Son los jóvenes que integran lo que ellos llaman “La Resistencia”, un fenómeno social que surge legítimamente para obligar a las autoridades a buscar a una estudiante (Kimberly) pero que después, cuando se esclareció el feminicidio y se detuvo al presunto responsable, mutó a un movimiento que —al parecer— tiene como único objetivo quitar de la Rectoría a Viridiana León Hernández.
De acuerdo con testimonios de algunos compañeros reporteros que se han acercado al grupo que se apoderó de las dos puertas de acceso del Campus Chamilpa el viernes 27 de febrero, estos jóvenes están liderados por mujeres que no son estudiantes en activo de ninguna de las instituciones de la Universidad Autónoma del Estado de Morelos. Adriana y Zayra.
No decimos que lo sean, pero su forma de organización tiene mucha similitud con las guerrillas: manejan jerarquías verticales, se cubren el rostro (sí, como el subcomandante Marcos en 1994) y así como las organizaciones subversivas tienen sus estaciones de radio “clandestinas”, en este movimiento han comenzado a surgir “medios de comunicación” que se dedican a difundir información totalmente sesgada, a favor de la “resistencia”.
En los años setenta los guerrilleros se apoderaban de estaciones de radio para transmitir sus manifiestos, pero ahora, con los adelantos tecnológicos tienen la ventaja de que el espacio cibernético es totalmente libre. Por eso existe en Facebook Informativo Tlahuica “página que comenta la verdad absoluta”, pero que opera desde el anonimato. Es el equivalente a los jóvenes que participan el movimiento con el rostro cubierto.
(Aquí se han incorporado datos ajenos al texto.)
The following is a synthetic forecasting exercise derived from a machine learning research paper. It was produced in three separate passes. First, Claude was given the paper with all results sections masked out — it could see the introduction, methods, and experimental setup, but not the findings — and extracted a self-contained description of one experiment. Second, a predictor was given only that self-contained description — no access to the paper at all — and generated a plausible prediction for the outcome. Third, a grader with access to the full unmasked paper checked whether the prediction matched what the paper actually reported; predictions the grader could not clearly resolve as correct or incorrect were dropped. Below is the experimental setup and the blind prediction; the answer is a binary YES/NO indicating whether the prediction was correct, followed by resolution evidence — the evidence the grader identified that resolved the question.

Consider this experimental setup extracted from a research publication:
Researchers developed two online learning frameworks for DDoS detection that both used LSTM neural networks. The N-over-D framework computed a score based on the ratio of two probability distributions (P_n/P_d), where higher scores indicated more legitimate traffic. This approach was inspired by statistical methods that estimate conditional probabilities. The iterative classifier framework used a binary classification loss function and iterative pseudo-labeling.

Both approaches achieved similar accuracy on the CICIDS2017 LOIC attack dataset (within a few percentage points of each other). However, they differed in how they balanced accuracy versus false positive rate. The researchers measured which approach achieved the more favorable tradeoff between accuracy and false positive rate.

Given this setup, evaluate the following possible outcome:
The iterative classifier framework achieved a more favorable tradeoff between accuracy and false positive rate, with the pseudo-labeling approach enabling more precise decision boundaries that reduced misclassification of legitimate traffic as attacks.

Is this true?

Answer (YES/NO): NO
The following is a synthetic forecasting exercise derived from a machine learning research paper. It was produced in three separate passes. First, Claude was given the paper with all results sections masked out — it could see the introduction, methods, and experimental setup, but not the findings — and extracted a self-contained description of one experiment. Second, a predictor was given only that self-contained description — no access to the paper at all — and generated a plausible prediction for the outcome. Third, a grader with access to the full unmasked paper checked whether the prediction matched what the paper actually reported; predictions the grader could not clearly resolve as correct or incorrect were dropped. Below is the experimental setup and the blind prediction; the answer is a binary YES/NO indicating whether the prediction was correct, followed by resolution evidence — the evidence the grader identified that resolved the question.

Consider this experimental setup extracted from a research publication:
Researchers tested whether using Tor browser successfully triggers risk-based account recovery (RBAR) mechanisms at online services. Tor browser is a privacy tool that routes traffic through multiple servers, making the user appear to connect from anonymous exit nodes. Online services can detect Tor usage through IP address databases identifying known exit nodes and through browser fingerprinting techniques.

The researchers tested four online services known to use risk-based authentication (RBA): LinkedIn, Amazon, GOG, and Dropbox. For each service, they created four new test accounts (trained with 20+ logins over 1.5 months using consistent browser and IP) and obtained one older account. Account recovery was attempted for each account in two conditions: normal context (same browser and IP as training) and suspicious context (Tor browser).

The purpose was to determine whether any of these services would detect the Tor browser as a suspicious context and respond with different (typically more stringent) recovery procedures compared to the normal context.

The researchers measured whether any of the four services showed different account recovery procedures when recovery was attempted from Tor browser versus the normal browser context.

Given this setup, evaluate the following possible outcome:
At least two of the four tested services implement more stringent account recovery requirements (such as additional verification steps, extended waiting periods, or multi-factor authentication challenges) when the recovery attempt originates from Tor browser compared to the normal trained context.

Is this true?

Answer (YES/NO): YES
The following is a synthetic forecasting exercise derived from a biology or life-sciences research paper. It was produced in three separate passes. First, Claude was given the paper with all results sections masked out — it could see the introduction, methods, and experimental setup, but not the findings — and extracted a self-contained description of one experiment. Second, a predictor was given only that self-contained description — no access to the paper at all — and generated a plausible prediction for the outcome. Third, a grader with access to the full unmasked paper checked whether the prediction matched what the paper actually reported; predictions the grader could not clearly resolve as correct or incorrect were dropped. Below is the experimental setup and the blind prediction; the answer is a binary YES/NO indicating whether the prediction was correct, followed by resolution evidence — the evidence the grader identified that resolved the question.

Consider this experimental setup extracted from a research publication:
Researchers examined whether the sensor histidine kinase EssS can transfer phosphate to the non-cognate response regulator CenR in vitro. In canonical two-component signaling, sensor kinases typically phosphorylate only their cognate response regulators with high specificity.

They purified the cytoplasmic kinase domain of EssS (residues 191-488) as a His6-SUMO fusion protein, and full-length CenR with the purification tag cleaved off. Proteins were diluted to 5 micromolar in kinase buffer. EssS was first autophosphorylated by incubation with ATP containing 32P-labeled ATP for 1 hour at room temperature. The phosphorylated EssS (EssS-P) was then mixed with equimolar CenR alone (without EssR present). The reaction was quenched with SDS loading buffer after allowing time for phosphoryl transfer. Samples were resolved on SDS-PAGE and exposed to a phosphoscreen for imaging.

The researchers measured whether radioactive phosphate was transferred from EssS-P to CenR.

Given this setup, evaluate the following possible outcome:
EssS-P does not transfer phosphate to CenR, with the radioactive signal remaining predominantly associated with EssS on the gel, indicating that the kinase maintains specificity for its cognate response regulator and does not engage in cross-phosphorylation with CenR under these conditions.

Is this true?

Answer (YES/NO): YES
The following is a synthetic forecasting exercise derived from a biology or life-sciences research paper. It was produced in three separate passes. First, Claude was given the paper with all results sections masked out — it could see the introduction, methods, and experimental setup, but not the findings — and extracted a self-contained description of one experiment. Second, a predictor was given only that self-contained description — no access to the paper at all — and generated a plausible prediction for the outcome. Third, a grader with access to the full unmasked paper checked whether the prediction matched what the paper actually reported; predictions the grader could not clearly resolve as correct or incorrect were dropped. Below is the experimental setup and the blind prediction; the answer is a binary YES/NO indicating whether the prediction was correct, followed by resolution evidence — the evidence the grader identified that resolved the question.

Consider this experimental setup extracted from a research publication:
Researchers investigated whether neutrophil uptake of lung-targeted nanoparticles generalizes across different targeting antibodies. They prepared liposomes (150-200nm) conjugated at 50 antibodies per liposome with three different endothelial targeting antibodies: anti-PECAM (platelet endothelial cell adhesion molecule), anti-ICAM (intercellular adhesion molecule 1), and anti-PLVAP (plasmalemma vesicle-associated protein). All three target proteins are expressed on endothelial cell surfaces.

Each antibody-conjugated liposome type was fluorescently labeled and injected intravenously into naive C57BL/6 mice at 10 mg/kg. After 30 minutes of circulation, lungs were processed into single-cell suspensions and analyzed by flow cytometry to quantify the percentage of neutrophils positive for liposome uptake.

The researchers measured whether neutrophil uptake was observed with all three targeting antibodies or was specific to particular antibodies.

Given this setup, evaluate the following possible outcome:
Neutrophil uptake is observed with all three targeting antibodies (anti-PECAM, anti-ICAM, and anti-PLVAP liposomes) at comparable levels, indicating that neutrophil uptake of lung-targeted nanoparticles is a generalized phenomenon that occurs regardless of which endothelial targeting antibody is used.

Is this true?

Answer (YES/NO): NO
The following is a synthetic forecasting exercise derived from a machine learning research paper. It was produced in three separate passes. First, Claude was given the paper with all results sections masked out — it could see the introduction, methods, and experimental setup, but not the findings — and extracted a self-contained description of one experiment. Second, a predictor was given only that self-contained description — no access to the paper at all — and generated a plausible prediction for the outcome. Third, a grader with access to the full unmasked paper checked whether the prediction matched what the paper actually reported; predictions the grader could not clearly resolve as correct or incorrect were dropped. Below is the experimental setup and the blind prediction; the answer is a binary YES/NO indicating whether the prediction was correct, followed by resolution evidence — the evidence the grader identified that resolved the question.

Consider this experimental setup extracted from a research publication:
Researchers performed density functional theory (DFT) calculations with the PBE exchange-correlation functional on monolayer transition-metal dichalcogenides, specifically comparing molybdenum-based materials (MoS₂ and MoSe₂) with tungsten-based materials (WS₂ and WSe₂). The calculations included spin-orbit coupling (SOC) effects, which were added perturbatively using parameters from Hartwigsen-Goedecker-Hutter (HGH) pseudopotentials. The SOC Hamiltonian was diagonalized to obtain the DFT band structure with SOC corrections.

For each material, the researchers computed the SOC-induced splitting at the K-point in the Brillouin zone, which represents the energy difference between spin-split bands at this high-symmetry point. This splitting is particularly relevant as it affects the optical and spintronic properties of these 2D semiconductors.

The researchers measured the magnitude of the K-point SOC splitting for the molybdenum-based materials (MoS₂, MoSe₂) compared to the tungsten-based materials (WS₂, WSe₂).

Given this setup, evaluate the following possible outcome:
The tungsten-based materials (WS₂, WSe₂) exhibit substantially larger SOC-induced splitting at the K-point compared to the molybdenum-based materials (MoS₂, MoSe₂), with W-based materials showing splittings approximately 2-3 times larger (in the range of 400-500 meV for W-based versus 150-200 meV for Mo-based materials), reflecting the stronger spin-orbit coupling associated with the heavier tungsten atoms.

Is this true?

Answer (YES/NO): YES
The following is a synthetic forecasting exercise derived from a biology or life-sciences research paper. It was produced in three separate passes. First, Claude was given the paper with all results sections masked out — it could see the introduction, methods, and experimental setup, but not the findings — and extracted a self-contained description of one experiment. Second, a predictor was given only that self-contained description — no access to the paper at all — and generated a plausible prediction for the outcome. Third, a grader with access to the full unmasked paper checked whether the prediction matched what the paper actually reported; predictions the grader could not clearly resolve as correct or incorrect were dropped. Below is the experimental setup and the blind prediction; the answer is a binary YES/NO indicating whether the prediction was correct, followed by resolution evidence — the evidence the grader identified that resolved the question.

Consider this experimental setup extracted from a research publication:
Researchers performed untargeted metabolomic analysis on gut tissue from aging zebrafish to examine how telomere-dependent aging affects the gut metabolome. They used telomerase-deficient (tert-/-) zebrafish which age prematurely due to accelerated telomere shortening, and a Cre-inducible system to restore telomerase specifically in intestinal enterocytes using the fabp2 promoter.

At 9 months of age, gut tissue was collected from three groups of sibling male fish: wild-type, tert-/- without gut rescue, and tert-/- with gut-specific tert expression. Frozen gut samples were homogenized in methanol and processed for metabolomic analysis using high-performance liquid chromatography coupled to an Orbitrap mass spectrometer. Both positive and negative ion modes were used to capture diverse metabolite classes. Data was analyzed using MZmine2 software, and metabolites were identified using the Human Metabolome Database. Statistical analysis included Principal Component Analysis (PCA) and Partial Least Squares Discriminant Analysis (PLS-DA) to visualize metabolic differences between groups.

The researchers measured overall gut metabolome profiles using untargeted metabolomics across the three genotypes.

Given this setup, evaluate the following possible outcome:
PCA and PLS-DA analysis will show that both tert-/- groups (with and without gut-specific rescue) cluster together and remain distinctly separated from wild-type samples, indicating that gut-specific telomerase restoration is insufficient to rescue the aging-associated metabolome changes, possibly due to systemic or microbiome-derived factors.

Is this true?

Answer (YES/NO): NO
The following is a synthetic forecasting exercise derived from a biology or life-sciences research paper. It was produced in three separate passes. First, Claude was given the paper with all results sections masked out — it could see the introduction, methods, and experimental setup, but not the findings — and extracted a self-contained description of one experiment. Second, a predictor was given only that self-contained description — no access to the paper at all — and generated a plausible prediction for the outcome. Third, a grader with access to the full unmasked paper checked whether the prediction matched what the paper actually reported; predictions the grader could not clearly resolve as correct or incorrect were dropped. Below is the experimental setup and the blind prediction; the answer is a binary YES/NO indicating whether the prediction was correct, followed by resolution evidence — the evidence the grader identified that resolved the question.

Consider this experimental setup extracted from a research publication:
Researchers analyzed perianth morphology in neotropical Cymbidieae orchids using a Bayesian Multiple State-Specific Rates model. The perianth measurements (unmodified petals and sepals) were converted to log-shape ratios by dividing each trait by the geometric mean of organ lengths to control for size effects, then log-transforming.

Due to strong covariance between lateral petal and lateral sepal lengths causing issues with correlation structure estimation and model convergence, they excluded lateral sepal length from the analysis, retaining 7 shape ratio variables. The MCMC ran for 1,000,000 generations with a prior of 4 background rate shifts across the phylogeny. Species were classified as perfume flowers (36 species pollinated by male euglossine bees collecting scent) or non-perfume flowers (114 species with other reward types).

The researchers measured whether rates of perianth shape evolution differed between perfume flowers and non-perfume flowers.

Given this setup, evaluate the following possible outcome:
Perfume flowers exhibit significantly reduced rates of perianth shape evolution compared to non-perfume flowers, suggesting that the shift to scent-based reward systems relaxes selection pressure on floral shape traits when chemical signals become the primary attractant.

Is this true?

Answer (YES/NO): NO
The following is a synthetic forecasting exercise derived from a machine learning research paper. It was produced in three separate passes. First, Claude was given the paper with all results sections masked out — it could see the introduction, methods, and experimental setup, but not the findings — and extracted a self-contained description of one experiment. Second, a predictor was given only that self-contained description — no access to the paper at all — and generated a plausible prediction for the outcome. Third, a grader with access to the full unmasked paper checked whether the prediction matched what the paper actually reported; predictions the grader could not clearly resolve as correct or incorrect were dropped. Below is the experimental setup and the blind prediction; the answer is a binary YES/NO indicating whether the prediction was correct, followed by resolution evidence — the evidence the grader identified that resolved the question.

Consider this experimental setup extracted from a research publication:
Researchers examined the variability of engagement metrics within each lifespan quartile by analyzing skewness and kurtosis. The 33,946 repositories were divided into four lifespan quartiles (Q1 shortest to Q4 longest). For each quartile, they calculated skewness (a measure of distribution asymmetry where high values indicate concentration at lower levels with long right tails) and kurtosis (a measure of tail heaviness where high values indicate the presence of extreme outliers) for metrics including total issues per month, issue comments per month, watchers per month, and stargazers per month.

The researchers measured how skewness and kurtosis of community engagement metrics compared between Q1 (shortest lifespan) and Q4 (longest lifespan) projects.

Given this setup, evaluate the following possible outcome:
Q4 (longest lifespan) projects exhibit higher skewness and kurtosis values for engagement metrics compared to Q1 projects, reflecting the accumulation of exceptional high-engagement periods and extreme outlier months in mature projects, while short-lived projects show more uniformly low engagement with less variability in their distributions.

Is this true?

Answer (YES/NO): NO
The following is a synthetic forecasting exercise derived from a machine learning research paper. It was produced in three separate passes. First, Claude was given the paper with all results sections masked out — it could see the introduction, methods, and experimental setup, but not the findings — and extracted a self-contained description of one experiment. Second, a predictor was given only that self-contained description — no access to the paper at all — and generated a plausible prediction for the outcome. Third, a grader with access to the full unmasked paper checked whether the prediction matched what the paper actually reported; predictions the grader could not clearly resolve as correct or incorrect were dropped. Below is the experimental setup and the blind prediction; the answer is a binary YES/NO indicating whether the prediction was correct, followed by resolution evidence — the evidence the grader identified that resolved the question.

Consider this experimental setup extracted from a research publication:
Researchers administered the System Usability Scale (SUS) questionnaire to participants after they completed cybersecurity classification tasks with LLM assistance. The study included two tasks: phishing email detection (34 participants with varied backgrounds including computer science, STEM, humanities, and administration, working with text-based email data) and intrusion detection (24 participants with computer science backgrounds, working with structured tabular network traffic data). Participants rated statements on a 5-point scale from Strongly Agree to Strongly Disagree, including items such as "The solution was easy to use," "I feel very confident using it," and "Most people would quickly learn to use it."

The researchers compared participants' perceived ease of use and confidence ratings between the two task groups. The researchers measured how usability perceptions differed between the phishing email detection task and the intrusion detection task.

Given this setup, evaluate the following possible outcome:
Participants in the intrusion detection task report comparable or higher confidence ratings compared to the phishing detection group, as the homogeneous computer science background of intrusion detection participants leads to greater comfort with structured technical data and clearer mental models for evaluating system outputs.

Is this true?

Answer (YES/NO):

Continuando con el tema del conflicto universitario, la noticia es que ya varias escuelas han votado a favor de que se reinicien las clases, sin embargo, un grupo minoritario (si tomamos en cuenta que la población estudiantil es de 40 mil alumnos), se mantiene en las dos puertas del Campus Chamilpa y en el edificio de Rectoría. La máxima casa de estudios pudiera ordenar el reinicio de clases vía Zoom, como se hizo durante la pandemia, pero no quieren verse autoritarios o al menos ese ha sido su discurso (“tolerantes hasta excesos criticados”, diría el presidente Díaz Ordaz) en todos los comunicados emitidos por la Rectoría.
Y tal como suele suceder en este tipo de movimientos, tanto estudiantes, como profesores y ciudadanos en general, se comienzan a dividir en tres grupos: los que apoyan incondicionalmente al grupo subversivo; los que quieren que los alumnos regresen a clases (aquí entran los que apoyan a la rectora); y los que estamos en medio, que sólo observamos cómo cada grupo pretende ganar la narrativa y quisiéramos que el conflicto se resolviera salomónicamente.
El pasado viernes fuimos testigos de un acontecimiento que refleja fielmente lo que está ocurriendo en todos los campus de la UAEM.
En la Facultad de Medicina fueron convocados todos los alumnos a una asamblea general para definir la posición que mantendría la escuela con respecto al paro de labores.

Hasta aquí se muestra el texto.